It's the summer of 1978 in Vernon, New Jersey, and Eugene Mulvihill just opened what will become the most notorious amusement park in the USA: Action Park, colloquially known as "Traction Park" or "Class Action Park" due to the large number of injuries sustained there and the lawsuits that followed. This book, written by Mulvihill's son Andy, takes you down the Alpine Slide, off the Diving Cliffs, and through the infamous Cannonball Loop to show you what it was like to be a teenager managing the chaos of a water park barely skirting rules and regulations. A fascinating read that perfectly captures a time and a once-in-a-lifetime place.
When a new Ottessa Moshfegh book comes out, everything else gets put on hold. Death In Her Hands is so interesting and challenging in a way that made me want to reread it as soon as I finished. I don't want to run through the plot because 1) I wouldn't want to spoil anything and 2) I'm honestly not sure what was real and what was delusion. Part murder mystery, part intense character study, Death In Her Hands takes up residence in the reader's brain and doesn't seem to want to leave. —Colin
I loved Sophie Mackintosh's last book The Water Cure, so I was happy to find that I enjoyed Blue Ticket just as much, although maybe 'enjoyed' is the wrong word? In a dystopian society where young women draw tickets to determine their lot in life—a white ticket means you'll be a mother, a blue ticket means you're unfit for motherhood and are put on birth control—a small group of defectors attempt to create their own futures.
The story of how fast food restaurants—specifically McDonald's—took on such an important and complicated role in Black communities during the 20th century. A fascinating and often heartbreaking history of racial injustice and economic realities as told through the experiences of Black business owners, civil rights organizers, and communities left without healthy inexpensive food options. It may sound niche, but this story is told so well and so fluidly that anyone can hop in and learn a little more about the world around them.
At 1,500 pages, this is a book you're going to want to shut out the world and immerse yourself in, and what better time than now! Arthur Nersesian's reimagined history of New York City, told through five books—one for each borough—is filled with interesting characters and plenty of cameos from real-life figures like Timothy Leary and Allen Ginsberg. A surreal masterwork, a perfect book to hunker down with and wait out the winter.
Samanta Schweblin's new novel Little Eyes is sweet and touching, but also deeply unsettling. Her books are always, um.. un-put-down-able (?) but I had to force myself to stop reading Little Eyes every night. The location changes, the characters change, the POV changes, but this novel feels cohesive, and the narrative flows smoothly from one chapter to the next. Little Eyes raises perhaps unanswerable questions with the reader, mainly concerning how you view the rest of humanity—your neighbor, someone on the other side of the planet? Can you trust a stranger to be in your home? Should you?

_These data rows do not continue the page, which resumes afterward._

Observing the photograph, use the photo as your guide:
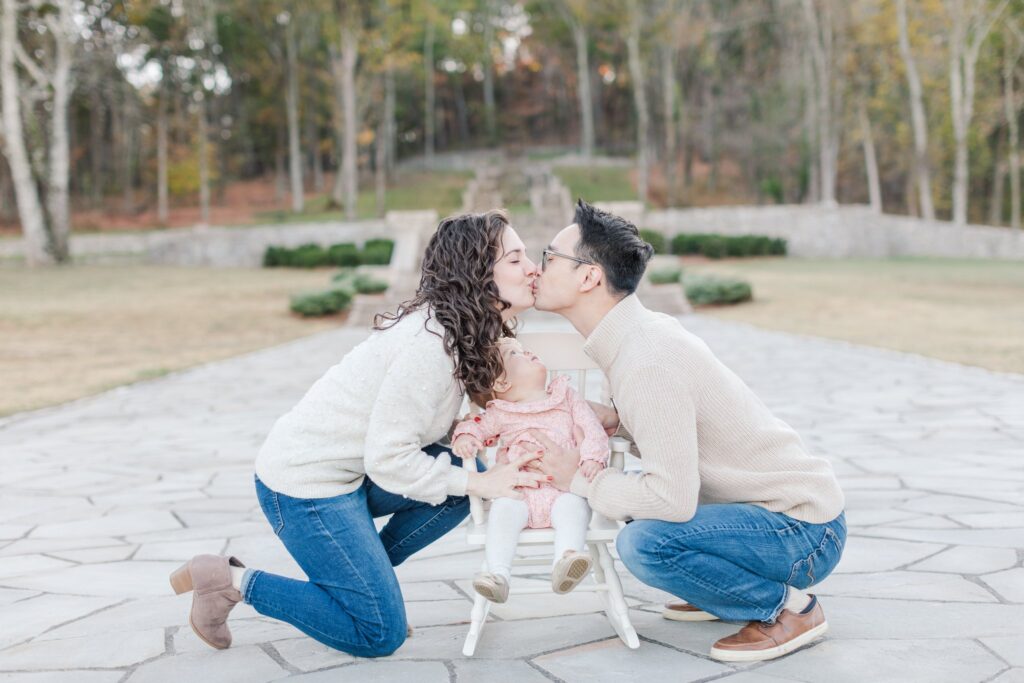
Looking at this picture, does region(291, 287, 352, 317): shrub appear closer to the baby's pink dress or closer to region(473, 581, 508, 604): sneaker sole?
the baby's pink dress

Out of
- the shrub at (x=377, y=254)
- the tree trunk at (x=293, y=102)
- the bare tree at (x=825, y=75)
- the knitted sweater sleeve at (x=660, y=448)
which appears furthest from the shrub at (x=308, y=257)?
the knitted sweater sleeve at (x=660, y=448)

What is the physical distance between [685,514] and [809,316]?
1539cm

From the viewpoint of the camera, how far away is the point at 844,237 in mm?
34594

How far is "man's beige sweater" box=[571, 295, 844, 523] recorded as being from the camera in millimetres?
2998

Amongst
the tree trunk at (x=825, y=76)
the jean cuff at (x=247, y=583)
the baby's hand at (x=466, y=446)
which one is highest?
the tree trunk at (x=825, y=76)

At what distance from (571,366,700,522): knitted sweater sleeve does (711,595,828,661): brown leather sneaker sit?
452 millimetres

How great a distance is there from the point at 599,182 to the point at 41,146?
23.2 m

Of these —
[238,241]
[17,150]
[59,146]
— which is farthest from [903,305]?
[59,146]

Another must-have from William Boyle—my favorite thriller writer—City of Margins has some of the best-written characters you'll see in modern noir: people in the wrong place at the wrong time, folks with big dreams trying not to fall into the same ruts as their forebears. The realities of revenge, of mistakes, and the painfully real humans that make them, take center stage in Boyle's latest. While you're at it, check out William Boyle's other books too—you might just recognize some characters and locations!